Problem statement:
Arrange every line of the items below as a numbered list, omitting the blank lines.

[Dataset items]
::::::

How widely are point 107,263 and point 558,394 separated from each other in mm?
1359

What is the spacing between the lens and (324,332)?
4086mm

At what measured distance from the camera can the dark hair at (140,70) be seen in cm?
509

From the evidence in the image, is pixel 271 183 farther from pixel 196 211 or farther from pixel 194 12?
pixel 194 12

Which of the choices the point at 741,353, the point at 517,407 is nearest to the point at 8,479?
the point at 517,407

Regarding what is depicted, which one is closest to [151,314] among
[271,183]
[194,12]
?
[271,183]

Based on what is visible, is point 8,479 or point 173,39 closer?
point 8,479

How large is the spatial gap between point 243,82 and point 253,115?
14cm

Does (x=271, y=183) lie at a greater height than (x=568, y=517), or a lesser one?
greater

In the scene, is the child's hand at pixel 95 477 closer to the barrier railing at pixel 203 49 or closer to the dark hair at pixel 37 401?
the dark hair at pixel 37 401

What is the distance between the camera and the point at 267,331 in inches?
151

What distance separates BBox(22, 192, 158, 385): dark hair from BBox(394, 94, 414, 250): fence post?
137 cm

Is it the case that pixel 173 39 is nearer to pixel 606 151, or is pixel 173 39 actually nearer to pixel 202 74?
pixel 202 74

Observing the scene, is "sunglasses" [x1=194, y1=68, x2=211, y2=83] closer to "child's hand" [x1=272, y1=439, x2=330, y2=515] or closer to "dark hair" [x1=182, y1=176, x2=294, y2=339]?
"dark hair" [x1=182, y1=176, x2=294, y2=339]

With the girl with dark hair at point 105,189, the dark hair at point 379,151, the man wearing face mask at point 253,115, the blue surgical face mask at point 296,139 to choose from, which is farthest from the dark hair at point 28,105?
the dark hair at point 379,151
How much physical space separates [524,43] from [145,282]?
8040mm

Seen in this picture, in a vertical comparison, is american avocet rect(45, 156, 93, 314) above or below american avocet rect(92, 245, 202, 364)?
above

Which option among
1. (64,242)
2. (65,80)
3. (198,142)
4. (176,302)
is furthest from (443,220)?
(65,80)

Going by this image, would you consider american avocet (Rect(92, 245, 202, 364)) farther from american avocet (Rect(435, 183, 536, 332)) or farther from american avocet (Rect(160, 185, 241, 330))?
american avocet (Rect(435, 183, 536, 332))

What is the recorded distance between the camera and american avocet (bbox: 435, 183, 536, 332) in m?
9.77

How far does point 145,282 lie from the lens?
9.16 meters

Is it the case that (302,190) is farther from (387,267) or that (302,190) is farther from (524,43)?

::::::

Exercise output:
1. How widely are point 107,263 and point 558,394 separated from each other in mm?
2. 1359
3. What is the spacing between the lens and (324,332)?
4. 4086mm
5. At what measured distance from the camera can the dark hair at (140,70) be seen in cm?
6. 509
7. From the evidence in the image, is pixel 271 183 farther from pixel 196 211 or farther from pixel 194 12?
8. pixel 194 12
9. Which of the choices the point at 741,353, the point at 517,407 is nearest to the point at 8,479?
10. the point at 517,407
11. Regarding what is depicted, which one is closest to [151,314] among
12. [271,183]
13. [194,12]
14. ?
15. [271,183]
16. Based on what is visible, is point 8,479 or point 173,39 closer?
17. point 8,479
18. How large is the spatial gap between point 243,82 and point 253,115?
19. 14cm
20. Does (x=271, y=183) lie at a greater height than (x=568, y=517), or a lesser one?
21. greater
22. In the scene, is the child's hand at pixel 95 477 closer to the barrier railing at pixel 203 49 or closer to the dark hair at pixel 37 401?
23. the dark hair at pixel 37 401
24. What is the distance between the camera and the point at 267,331 in inches?
25. 151
26. What distance separates BBox(22, 192, 158, 385): dark hair from BBox(394, 94, 414, 250): fence post?
27. 137 cm
28. Is it the case that pixel 173 39 is nearer to pixel 606 151, or is pixel 173 39 actually nearer to pixel 202 74?
29. pixel 202 74
30. Observing the scene, is "sunglasses" [x1=194, y1=68, x2=211, y2=83] closer to "child's hand" [x1=272, y1=439, x2=330, y2=515] or closer to "dark hair" [x1=182, y1=176, x2=294, y2=339]?
31. "dark hair" [x1=182, y1=176, x2=294, y2=339]
32. With the girl with dark hair at point 105,189, the dark hair at point 379,151, the man wearing face mask at point 253,115, the blue surgical face mask at point 296,139 to choose from, which is farthest from the dark hair at point 28,105?
33. the dark hair at point 379,151
34. How much physical space separates [524,43] from [145,282]?
35. 8040mm
36. Seen in this picture, in a vertical comparison, is american avocet rect(45, 156, 93, 314) above or below american avocet rect(92, 245, 202, 364)?
37. above
38. Which option among
39. 1. (64,242)
40. 2. (65,80)
41. 3. (198,142)
42. 4. (176,302)
43. is furthest from (443,220)?
44. (65,80)
45. Going by this image, would you consider american avocet (Rect(92, 245, 202, 364)) farther from american avocet (Rect(435, 183, 536, 332)) or farther from american avocet (Rect(160, 185, 241, 330))?
46. american avocet (Rect(435, 183, 536, 332))
47. What is the recorded distance between the camera and american avocet (bbox: 435, 183, 536, 332) in m?
48. 9.77
49. How far does point 145,282 lie from the lens?
50. 9.16 meters
51. Is it the case that (302,190) is farther from (387,267) or that (302,190) is farther from (524,43)?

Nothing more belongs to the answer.